Objectives 1 & 2 - Measurement Automation and Model Integration
Pete Bettinger, Chad Bolding, Bronson Bullock, Joe Conrad, Bruno da Silva, Stephen Kinane, Roger C. Lowe, III, Fred Maier, Krista Merry, Khaled Rasheed, Sheng-I Yang, and Dehai Zhao
Objective 1: Develop scalable automated data capture systems with integration of multimodal, multiplatform, and multitemporal data to assist stakeholder data-driven forest management practices and decision-making.
Task 1.1 iForester: Develop an integrated AI-assisted iForester (measurement tool - ground truth/inventory measurements) smartphone application that automatically inventories major tree species for the eastern United States forest with two key functions: (1) AI-assisted species recognition using tree bark and (2) Light Detection and Ranging (LiDAR) - Red, Green, Blue (RGB) image-enabled measurements of key tree biometric measures.
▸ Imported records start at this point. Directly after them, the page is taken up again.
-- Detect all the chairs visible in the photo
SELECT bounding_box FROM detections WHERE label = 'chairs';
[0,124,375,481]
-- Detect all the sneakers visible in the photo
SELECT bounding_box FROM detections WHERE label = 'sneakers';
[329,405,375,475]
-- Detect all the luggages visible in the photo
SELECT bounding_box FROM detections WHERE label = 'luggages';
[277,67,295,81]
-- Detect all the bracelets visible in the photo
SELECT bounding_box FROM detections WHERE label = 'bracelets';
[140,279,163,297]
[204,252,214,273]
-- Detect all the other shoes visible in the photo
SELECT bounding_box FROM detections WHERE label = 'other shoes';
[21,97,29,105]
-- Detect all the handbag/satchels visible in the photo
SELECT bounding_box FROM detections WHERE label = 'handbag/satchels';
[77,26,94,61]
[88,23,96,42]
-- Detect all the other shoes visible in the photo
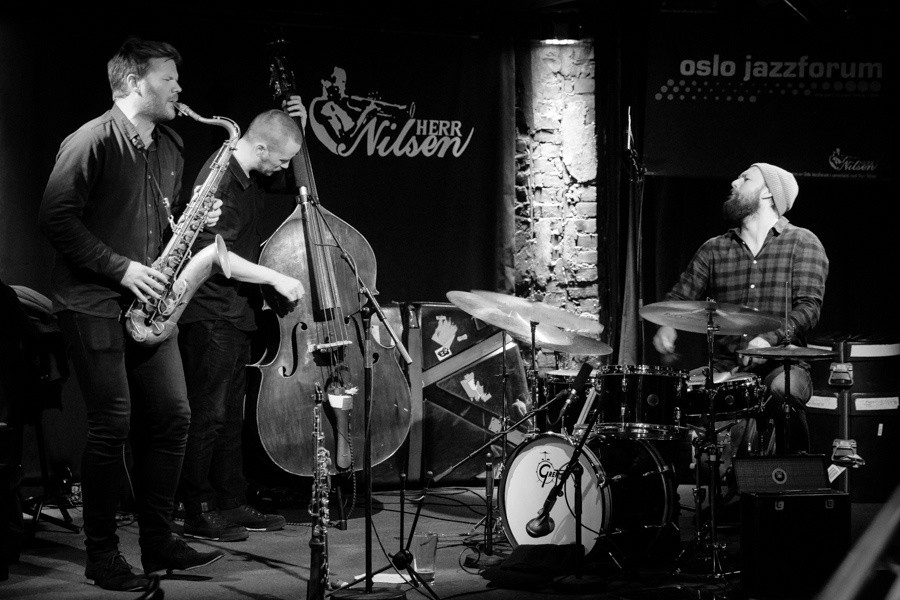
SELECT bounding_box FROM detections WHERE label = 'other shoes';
[173,502,184,525]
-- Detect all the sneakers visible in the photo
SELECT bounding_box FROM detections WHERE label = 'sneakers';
[184,510,248,541]
[219,504,286,531]
[85,550,144,592]
[141,538,224,573]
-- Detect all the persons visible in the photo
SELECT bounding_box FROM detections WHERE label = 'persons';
[653,163,830,459]
[38,40,224,592]
[177,95,307,542]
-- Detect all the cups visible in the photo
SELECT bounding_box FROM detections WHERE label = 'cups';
[411,531,438,584]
PERSEUS Interns at UGA are collecting bark images of southeastern tree species to help aid in AI model training. To date, they have collected over 6000 images!
Task 1.2 StemMapper: Create a LiDAR-based and AI-assisted StemMapper (proximal and near proximal remote sensing-derived models and products) to provide stem-level inventory at the stand and tract level with large-scale automated inventory for multi-objective, data-driven management for forestry professionals
Task 1.3 Data Coverage: Generate multiscale data products (e.g., fiber, habitat, carbon) with higher spatial and temporal resolution for every acre across the eastern U.S. to facilitate both local- and regional-level management optimization
Southeast region-wide GIS databases have been developed and include roads, streams, soils, and site index for various species. These data will help with implementing models in Objective 2.
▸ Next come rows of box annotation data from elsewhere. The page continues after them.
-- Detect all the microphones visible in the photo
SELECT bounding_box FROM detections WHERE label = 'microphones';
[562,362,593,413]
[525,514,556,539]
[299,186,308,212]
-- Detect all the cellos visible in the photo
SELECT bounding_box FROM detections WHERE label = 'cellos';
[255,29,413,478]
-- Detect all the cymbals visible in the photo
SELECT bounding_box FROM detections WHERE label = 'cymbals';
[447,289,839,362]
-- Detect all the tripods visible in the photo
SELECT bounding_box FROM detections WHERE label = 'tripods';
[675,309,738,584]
Model development has been completed for estimating biomass, volume, and basal area, using super computing and machine learning, for the Talladega National forest.
Using ALS and GEDI LiDAR, significant progress has been made to scale-up woody fuel estimates from field measurement plots.
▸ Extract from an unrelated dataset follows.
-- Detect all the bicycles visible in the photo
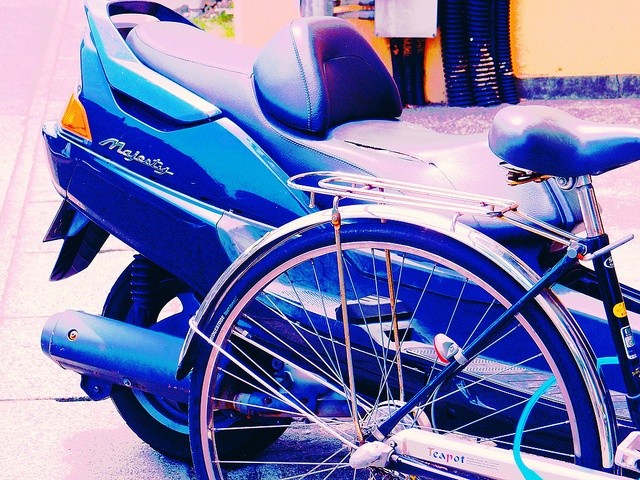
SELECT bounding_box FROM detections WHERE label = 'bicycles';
[177,106,639,480]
An assessment of TreeMap data, which is being evaluated as an input into Objective 2 modeling efforts, is nearing completion.
GNSS accuracy assessments have been completed of both an iOS and Android smartphone along with a high precision antenna.
Objective 2: Create a multimodal ensemble that is locally calibrated and capable of projecting forest ecosystem services under a range of conditions.
Task 2.1 Landowner Optimization: Link available forest data (from PERSEUS and existing datasets such as FIA) to the integrated multimodal ensemble to optimize ecosystem services at a local scale (1-1,000,000 ha).
Task 2.2 Broad Simulation: Co-develop (with stakeholders) a dynamic simulation system to present broadscale (>1M ha) assessments of alternative policy and market scenarios, while facilitating fine-scale assessments of tradeoffs among management and ecosystem services for regional decision-making.
Non-spatial simulation of management alternatives for large areas (states) based on FIA data, SEES simulation model, is moving to a web-based platform with two graduate students developing an online interface.
Spatial simulation development of large areas using LANDIS-II are ongoing. Investigations are underway on the LADIS-II model's abilities to derive growth projections of current forests that would then be inputs for simulating alternative management activities.
Development of an alternative spatial simulation of large areas using a novel landscape model integrating existing U.S.D.A. Forest Service products with predictive algorithms. Simulations will be guided by TPO harvest reports.
Task 2.3 Value Chain: Develop and refine methods to investigate potential efficiencies through forest management activities in the eastern U.S.
Development of value chain improvement assessments related to forest product systems to identify if opportunities exist to improve the percent of time logging trucks travel. The outcome will be a spatial model focusing on specific wood basket areas implementing a shortest path model.
Task 2.4 Data Visualization: Develop a cloud-based data warehouse to allow key project data to be stored, visualized and shared with stakeholders.
Options for visualization are currently being explored and has included discussions of metadata standardization. Visualization efforts will be informed by feedback received through Objective 3 outreach efforts.